Lay out every line of the listing below as a numbered list, omitting the blank lines.

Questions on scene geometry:
▼

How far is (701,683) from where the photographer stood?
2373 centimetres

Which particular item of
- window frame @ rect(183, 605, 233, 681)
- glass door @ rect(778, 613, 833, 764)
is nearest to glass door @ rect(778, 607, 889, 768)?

▲

ANSWER TO THIS TASK:
1. How far is (701,683) from where the photographer stood?
2. 2373 centimetres
3. Which particular item of
4. - window frame @ rect(183, 605, 233, 681)
5. - glass door @ rect(778, 613, 833, 764)
6. is nearest to glass door @ rect(778, 607, 889, 768)?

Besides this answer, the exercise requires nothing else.